BPAフリーのプラスチック製水ボトルに関する事実と注意点
起源
BPAフリーのボトルが注目を浴びたのは2000年代初頭です。2008年に米国国立毒性学プログラムが発表した研究で、BPAが人体に有害な影響を及ぼす可能性が指摘されました。この報告をきっかけに、各メーカーはBPAを含まないプラスチック製品の開発に乗り出し、以降多数のBPAフリー水ボトルが市場に出回るようになりました。
素材の種類
BPAフリーのボトルにはさまざまなプラスチックが使用されています。代表的なのは、コポリエステル系樹脂であるTritanです。その他、アクリル、ポリプロピレン(PP)、スチレンアクリロニトリル(SAN)、メラミン樹脂などもBPAを含まない素材として利用されています。
利点
BPAフリー素材は、BPAが持つ潜在的な健康リスクを回避できる点が大きなメリットです。大量に摂取した場合の有害性が指摘されているBPAに比べ、BPAフリーの容器は食品への化学物質の浸出リスクが低く、特に水や飲料の保存に適しています。また、BPAが土壌や水環境に漏れ出す心配がないため、環境負荷の低減にも寄与します。
留意点
「BPAフリー」だけで安全とは限りません。製造元が使用している具体的な樹脂組成を明示しないケースもあり、例えばポリ塩化ビニル(PVC)系のプラスチックは別の健康リスクが指摘されています。
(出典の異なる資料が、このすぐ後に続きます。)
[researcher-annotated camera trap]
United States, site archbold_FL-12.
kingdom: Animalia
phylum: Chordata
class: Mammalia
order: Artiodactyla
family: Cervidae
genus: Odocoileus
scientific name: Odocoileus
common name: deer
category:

購入時は、素材情報が開示されているか、信頼できるメーカーかを確認することが重要です。
使用上の影響
BPAはプラスチックに柔軟性と耐久性を付与しますが、BPAフリー素材は一般的にやや脆く、孔が多くなりがちです。そのため、衝撃に弱く、従来のBPA含有ボトルに比べて割れやすいという欠点があります。また、飲料以外の液体や色の強い飲料を入れると、匂いや色が容器に残りやすくなるため、純粋な水だけに使用することが推奨されます。